** start Page text **

They open the liturgy in song, they invite the Fellows to share what they have done for Jesus and what Jesus has done for them that week, they move into a time of study, diving into texts such as St. Pope John Paul II’s Letter to Families and Pope Francis’ Fratelli Tutti, and they close in prayer, sharing specific intentions for those in their homelives, friendships, and communities.

“This is where we have cultivated a beautiful depth,” Shea shares. “I’m learning that you don’t necessarily pick your community, but you do pick to show up and love them each week. All of us in the Fellowship come from different hometowns, have different hobbies, and even have some different majors, but we’ve built something cohesive out of our shared desire to build up John Paul II’s vision of love in Atchison and the entire world.”

Even beyond the sense of community, the opportunities for scholarship inspire Shea to greatness. “I love the academic rigor and digging into theological texts, so the JPII Fellowship gets to stimulate that intellectual side,” Shea shares. “Tory has been a great advocate for me, encouraging me to develop and explore texts and to really ask the big perennial questions.”

Shea has been profoundly impacted by Pope St. John Paul II’s conceptualization of the human person, and its implications for marriage and family life. “It has honestly surprised me how applicable John Paul II’s anthropological vision is in very many contexts, and I’ve become more and more convinced that for the 21st century Catholic Church, this is the great issue of our time. We are being called to build up the human person, made for relationship.”

The intellectual rigor of the education at Benedictine College, enriched by the formation through the JPII Fellowship program, has inspired Shea to transform the culture in America through the lens of human dignity, pursuing greatness beyond Benedictine College.

Shea will be attending the University of Notre Dame this fall for graduate studies to pursue a Master of Divinity. She looks forward to utilizing her education to work with high school aged women in a teaching or ministerial counseling role.

“I’m very struck, and this is something I’ve become more aware of through being in the JPII Fellowship, by the epidemic of loneliness experienced by many young people. I desire so much to establish a ministry of presence, entering in and truly walking with individuals in their suffering… I do feel like this is the call of my life. This is the invitation that the Lord is offering me to really see the other, to love them, and to invite them to be their full self.”

The answer is simple. Shea, in her service and in her friendship, demonstrates that small acts of love— following up with a friend, opening your home for a soup dinner, asking intentional questions— truly combat the “epidemic of loneliness” in our nation and elevate each person to receive the dignity inherently due to them.

** end Page text **
** start Extracted data **

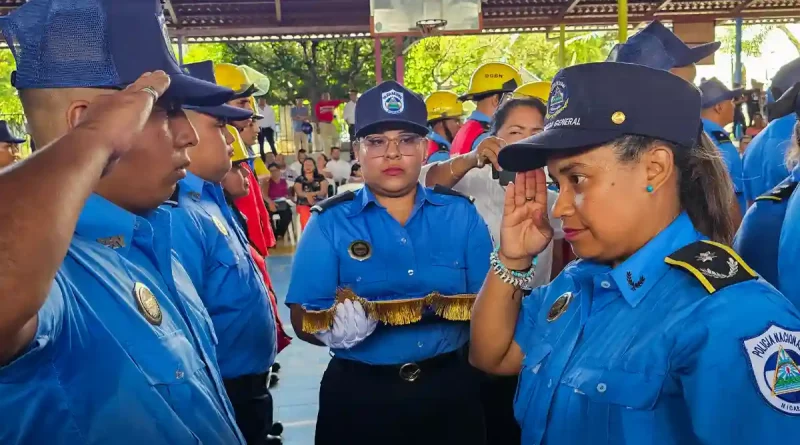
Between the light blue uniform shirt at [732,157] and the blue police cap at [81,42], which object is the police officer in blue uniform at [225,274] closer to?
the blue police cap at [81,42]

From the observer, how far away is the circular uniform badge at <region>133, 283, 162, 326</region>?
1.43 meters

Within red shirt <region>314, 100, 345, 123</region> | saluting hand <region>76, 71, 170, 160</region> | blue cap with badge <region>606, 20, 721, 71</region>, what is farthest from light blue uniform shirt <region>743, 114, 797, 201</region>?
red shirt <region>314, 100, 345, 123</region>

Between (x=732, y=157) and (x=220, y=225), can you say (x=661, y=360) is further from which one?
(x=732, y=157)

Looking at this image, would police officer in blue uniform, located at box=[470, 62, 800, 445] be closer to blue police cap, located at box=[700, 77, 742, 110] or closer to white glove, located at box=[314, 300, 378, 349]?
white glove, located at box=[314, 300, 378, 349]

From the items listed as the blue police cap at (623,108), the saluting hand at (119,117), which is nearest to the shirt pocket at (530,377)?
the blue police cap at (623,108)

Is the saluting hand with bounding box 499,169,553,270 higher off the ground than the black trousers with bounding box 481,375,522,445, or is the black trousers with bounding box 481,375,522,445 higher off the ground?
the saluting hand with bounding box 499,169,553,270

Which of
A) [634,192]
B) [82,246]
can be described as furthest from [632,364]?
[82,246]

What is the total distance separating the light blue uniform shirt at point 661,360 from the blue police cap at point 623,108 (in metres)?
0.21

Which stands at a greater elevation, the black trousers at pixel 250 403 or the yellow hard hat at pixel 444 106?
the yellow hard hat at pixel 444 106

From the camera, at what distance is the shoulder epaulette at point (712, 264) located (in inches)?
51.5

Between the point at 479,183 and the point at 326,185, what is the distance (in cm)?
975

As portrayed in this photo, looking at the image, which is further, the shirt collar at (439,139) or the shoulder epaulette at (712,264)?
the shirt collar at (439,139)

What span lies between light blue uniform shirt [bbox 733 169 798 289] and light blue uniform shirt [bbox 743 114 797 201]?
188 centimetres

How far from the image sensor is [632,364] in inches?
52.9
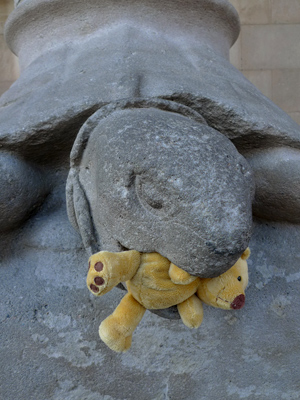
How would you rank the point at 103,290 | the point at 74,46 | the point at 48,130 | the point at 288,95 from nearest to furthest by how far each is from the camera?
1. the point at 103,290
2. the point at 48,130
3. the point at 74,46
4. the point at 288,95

** end Extracted data **
** start Extracted data **

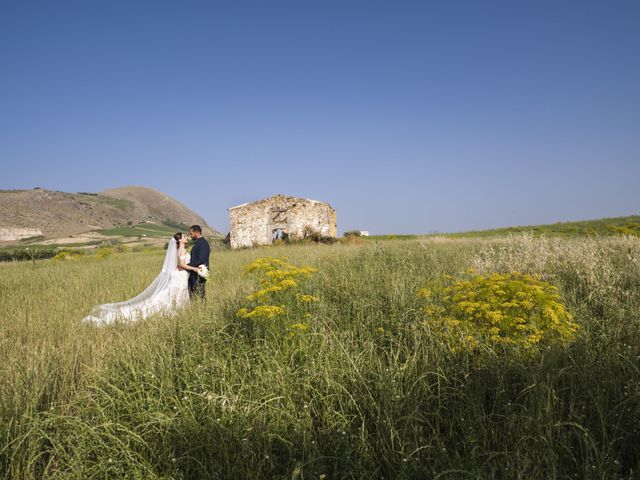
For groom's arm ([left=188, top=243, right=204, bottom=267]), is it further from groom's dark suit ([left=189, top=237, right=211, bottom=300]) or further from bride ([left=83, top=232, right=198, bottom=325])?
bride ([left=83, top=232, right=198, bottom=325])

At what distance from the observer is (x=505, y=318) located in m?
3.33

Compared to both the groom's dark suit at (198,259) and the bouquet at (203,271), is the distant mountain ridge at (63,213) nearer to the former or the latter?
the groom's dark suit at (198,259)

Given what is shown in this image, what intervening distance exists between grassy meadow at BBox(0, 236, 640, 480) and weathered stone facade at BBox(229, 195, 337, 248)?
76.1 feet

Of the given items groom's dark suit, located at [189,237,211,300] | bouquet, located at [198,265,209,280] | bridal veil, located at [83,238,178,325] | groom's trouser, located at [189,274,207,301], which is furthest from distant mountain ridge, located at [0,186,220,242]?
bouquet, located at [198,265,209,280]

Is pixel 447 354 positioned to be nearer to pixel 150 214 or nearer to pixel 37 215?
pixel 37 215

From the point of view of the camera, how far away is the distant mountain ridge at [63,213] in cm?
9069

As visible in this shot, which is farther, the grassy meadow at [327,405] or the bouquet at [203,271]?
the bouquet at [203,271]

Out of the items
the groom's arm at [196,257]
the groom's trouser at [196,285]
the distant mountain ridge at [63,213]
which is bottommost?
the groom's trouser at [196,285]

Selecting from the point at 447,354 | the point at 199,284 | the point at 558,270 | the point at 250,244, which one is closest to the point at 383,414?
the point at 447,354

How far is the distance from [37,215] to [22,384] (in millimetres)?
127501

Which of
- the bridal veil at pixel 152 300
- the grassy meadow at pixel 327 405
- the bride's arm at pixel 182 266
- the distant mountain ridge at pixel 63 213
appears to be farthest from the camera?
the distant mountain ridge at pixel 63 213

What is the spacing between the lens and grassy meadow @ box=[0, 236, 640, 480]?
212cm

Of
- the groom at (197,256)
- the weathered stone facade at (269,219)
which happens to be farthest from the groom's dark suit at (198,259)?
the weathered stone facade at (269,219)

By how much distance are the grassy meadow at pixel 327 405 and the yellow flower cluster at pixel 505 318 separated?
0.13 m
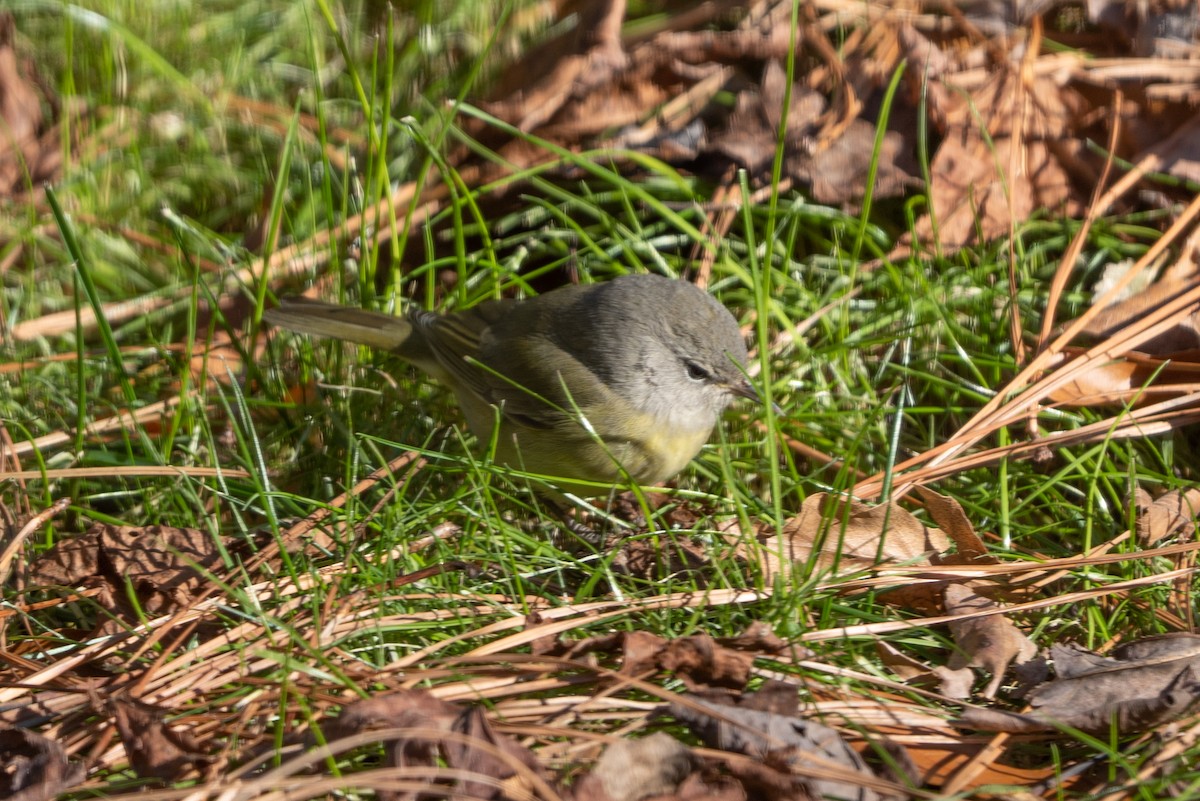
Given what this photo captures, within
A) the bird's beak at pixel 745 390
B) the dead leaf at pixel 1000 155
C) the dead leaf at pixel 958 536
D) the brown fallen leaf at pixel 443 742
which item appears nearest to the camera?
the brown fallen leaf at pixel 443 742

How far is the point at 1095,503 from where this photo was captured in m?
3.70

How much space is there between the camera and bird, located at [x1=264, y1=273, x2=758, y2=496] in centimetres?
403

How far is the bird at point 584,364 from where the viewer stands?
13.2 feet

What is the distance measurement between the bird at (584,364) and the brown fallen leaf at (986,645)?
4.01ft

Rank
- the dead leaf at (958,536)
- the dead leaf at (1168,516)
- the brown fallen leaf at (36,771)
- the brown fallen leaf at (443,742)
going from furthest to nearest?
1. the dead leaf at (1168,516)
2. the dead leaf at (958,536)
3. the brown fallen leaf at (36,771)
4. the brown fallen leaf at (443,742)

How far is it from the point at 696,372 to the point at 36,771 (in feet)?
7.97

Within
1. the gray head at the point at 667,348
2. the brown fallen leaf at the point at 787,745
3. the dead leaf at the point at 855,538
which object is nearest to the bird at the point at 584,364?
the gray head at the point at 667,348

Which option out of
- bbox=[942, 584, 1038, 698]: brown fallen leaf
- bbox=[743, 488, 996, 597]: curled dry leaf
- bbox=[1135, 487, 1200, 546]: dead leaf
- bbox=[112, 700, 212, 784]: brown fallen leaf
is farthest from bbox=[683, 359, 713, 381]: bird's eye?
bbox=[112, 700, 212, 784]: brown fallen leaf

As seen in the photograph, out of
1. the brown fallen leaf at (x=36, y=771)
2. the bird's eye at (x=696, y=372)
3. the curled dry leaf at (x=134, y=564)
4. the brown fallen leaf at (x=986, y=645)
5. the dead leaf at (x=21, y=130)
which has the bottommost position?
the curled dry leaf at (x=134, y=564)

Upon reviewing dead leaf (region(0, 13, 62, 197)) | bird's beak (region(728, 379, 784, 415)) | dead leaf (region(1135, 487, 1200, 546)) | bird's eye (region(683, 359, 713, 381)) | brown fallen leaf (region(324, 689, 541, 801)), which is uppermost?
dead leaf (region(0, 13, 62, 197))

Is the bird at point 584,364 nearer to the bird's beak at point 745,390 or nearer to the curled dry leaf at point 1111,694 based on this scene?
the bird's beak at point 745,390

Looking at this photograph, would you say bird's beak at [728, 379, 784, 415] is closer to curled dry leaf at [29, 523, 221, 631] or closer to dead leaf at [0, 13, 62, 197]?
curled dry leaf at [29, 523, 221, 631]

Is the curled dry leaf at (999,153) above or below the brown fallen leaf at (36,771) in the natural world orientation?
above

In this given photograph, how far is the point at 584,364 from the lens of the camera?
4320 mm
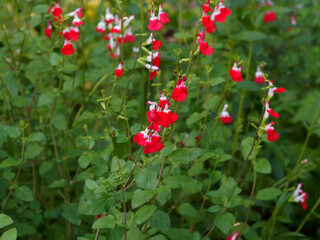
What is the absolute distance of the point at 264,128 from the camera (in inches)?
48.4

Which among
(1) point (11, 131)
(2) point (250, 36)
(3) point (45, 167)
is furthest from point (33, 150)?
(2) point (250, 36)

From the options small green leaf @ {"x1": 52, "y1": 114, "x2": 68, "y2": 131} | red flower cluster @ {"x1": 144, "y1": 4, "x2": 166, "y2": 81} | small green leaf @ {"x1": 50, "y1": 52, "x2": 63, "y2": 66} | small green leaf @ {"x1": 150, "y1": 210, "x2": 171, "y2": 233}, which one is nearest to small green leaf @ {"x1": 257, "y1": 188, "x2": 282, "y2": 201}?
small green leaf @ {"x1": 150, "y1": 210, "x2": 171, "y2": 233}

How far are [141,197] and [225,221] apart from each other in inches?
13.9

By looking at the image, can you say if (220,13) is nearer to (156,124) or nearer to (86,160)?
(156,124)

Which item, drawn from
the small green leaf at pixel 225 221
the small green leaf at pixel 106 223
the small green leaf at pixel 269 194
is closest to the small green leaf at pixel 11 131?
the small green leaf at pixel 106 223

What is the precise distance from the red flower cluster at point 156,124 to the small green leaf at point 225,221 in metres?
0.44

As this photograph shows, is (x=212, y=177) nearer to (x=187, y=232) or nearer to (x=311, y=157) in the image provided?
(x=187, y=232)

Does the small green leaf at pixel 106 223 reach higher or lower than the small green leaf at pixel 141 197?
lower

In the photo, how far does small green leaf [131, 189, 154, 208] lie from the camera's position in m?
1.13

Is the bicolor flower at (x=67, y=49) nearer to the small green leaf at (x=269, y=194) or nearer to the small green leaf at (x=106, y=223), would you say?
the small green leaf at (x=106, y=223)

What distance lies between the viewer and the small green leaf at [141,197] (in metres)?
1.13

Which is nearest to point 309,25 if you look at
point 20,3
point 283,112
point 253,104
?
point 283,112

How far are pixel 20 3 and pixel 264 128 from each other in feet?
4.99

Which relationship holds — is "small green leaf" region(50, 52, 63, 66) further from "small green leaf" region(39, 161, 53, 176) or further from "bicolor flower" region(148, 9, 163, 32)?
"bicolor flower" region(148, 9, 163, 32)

** end Extracted data **

## What to work on
1. Repeat the passage on the JPII Fellowship word for word, between "The answer is" and "due to them.", inclusive.
2. Transcribe the lines of the records between the lines holding "Between the light" and "1.43 meters", inclusive.

## Answers to the exercises
1.
The answer is simple. Shea, in her service and in her friendship, demonstrates that small acts of love— following up with a friend, opening your home for a soup dinner, asking intentional questions— truly combat the “epidemic of loneliness” in our nation and elevate each person to receive the dignity inherently due to them.

2.
Between the light blue uniform shirt at [732,157] and the blue police cap at [81,42], which object is the police officer in blue uniform at [225,274] closer to?
the blue police cap at [81,42]

From the observer, how far away is the circular uniform badge at <region>133, 283, 162, 326</region>?
1.43 meters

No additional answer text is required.